According to a 2019 Congressional Research Service publication, there are about 2.1 million federal employees. This figure does not include the military’s 1.3 million active members or 600,000 post office employees. The FLRA is a three-person body that governs the Federal Service Labor-Management Relations Statute. According to the FLRA, “the Statute allows certain non-postal federal employees to organize, to bargain collectively, and to participate through labor organizations of their choice in decisions affecting their working lives.”
On Feb. 14, the FLRA entered a decision about when federal employees covered by the Federal Service Labor-Management Relations Statute could leave the union in light of the U.S. Supreme Court’s decision in Janus v. AFSCME. Here is the statute in question that applies to most federal employees:
(a) If an agency has received from an employee in an appropriate unit a written assignment which authorizes the agency to deduct from the pay of the employee amounts for the payment of regular and periodic dues of the exclusive representative of the unit, the agency shall honor the assignment and make an appropriate allotment pursuant to the assignment. Any such allotment shall be made at no cost to the exclusive representative or the employee. Except as provided under subsection (b) of this section, any such assignment may not be revoked for a period of 1 year.

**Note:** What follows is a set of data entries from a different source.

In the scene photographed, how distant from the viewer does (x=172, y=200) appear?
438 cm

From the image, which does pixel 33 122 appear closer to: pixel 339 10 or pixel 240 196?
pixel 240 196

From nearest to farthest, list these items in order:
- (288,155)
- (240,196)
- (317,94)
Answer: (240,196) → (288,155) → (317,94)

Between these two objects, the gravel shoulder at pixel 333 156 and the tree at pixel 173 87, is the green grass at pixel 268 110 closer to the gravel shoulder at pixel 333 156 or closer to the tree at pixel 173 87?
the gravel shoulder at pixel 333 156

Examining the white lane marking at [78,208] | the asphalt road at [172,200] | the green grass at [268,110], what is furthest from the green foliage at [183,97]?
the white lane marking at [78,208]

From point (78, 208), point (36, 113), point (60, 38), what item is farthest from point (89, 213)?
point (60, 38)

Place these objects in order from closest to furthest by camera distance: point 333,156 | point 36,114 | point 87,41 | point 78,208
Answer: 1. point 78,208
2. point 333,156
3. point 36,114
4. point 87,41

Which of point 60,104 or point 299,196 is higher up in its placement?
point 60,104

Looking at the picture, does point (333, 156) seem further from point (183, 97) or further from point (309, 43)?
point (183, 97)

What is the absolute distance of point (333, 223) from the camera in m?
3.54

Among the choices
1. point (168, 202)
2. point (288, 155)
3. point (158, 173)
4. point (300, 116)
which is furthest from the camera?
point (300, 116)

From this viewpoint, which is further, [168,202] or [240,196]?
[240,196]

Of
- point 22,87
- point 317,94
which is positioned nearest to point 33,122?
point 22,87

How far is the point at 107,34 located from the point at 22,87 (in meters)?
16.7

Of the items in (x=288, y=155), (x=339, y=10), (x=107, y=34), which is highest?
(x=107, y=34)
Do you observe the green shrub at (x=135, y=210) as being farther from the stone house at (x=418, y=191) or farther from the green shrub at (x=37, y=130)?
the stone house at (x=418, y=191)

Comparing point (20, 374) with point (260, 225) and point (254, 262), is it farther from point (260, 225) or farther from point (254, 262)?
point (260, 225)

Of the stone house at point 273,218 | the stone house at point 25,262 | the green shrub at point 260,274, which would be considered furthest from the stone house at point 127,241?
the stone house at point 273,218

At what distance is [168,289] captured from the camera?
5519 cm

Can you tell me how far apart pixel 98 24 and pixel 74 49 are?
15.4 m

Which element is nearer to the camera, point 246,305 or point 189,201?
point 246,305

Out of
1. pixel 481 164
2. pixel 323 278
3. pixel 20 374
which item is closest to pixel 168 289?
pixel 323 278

According to the new FLRA decision, the statute had been interpreted to mean “‘any such assignment may not be revoked for a period of [one] year’ must be interpreted to mean that authorized dues allotments may be revoked only at intervals of [one] year.” That former reading was rejected.
The FLRA’s new holding is as follows:
In our view, it would assure employees the fullest freedom in the exercise of their rights under the Statute if, after the expiration of the initial one‑year period during which an assignment may not be revoked under § 7115(a), an employee had the right to initiate the revocation of a previously authorized dues assignment at any time that the employee chooses. Therefore, in the near future, the Authority intends to commence notice‑and‑comment rulemaking concerning § 7115(a), with the aim of adopting an implementing regulation that hews more closely to the Statute’s text. The regulation will be designed to further important policies underlying the Statute, such as robustly protecting employees’ rights and freedoms, and guarding unions’ institutional interests in a clear and effective procedure for collecting dues. Nevertheless, we recognize that the interests of bargaining‑unit employees and unions are not one and the same when employees want to discontinue financial support to unions by stopping dues payments. Thus, the regulation will also seek a reasonable balance between competing interests.
The end result is that federal employees, who were already in a right-to-work status, may leave the union at any time. Thus, one million federal employees could choose that opportunity. Assuming that these employees pay $500 a year in union dues, $500 million would be at stake. If 10% of those members leave, their unions would have $50 million less revenue annually.
The FLRA decision will likely be appealed to the D.C. Circuit.